Please give back all of the rows below verbatim, line for line, with nothing changed.

### Supplied data
┄┄┄┄┄┄┄┄┄┄

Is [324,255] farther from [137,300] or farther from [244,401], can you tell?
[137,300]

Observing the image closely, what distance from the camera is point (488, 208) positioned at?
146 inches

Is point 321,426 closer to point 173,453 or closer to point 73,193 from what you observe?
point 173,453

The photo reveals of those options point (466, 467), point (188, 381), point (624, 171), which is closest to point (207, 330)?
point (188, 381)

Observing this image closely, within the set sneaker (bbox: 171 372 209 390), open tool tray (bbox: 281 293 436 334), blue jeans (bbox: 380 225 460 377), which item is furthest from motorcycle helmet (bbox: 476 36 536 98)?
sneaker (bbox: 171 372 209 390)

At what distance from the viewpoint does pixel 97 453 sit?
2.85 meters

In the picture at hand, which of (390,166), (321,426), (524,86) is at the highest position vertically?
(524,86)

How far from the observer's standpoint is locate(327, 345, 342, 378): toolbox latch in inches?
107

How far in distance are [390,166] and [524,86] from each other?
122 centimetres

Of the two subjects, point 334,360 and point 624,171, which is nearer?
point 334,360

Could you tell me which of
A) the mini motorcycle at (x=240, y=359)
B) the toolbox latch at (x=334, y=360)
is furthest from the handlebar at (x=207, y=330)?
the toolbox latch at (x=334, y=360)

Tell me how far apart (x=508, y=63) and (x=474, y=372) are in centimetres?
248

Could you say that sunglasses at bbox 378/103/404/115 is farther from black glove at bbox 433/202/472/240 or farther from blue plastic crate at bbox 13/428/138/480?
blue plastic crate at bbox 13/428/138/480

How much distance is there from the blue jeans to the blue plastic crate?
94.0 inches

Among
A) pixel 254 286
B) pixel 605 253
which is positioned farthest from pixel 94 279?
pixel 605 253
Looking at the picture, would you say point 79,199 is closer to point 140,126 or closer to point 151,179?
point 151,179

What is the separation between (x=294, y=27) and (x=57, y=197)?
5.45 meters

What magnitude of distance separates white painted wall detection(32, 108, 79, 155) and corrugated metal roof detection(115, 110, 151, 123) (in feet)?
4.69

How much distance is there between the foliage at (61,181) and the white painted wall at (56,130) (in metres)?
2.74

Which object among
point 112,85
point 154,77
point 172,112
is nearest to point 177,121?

┄┄┄┄┄┄┄┄┄┄

### Task solution
Is [324,255] farther from [137,300] or farther from [244,401], can you tell?
[137,300]

Observing the image closely, what distance from the camera is point (488, 208) positioned at?
146 inches

Is point 321,426 closer to point 173,453 or closer to point 73,193 from what you observe?
point 173,453

The photo reveals of those options point (466, 467), point (188, 381), point (624, 171), which is closest to point (207, 330)?
point (188, 381)

Observing this image closely, within the set sneaker (bbox: 171 372 209 390), open tool tray (bbox: 281 293 436 334), blue jeans (bbox: 380 225 460 377), which item is furthest from motorcycle helmet (bbox: 476 36 536 98)?
sneaker (bbox: 171 372 209 390)

At what distance from the viewpoint does pixel 97 453 sit?
2.85 meters

In the picture at hand, which of (390,166), (321,426), (524,86) is at the highest position vertically?
(524,86)

How far from the observer's standpoint is locate(327, 345, 342, 378): toolbox latch in inches?
107

How far in distance are [390,166] and [524,86] from each other?
122 centimetres

Of the two subjects, point 334,360 and point 624,171, which is nearer?
point 334,360

Could you tell me which of
A) the mini motorcycle at (x=240, y=359)
B) the toolbox latch at (x=334, y=360)
is furthest from the handlebar at (x=207, y=330)?
the toolbox latch at (x=334, y=360)

Tell me how far apart (x=508, y=63) and (x=474, y=372) are in centimetres?
248

Could you say that sunglasses at bbox 378/103/404/115 is farther from black glove at bbox 433/202/472/240 or farther from blue plastic crate at bbox 13/428/138/480?
blue plastic crate at bbox 13/428/138/480

How much distance is there from the blue jeans to the blue plastic crate?
94.0 inches

Among
A) pixel 254 286
B) pixel 605 253
which is positioned farthest from pixel 94 279?
pixel 605 253
Looking at the picture, would you say point 79,199 is closer to point 140,126 or closer to point 151,179?
point 151,179

What is the separation between (x=294, y=27) and (x=57, y=197)?
5.45 meters

What magnitude of distance separates white painted wall detection(32, 108, 79, 155) and corrugated metal roof detection(115, 110, 151, 123) (in feet)?
4.69

How much distance is there between the foliage at (61,181) and the white painted wall at (56,130) (in metres)?
2.74

Which object among
point 112,85
point 154,77
point 172,112
is nearest to point 177,121?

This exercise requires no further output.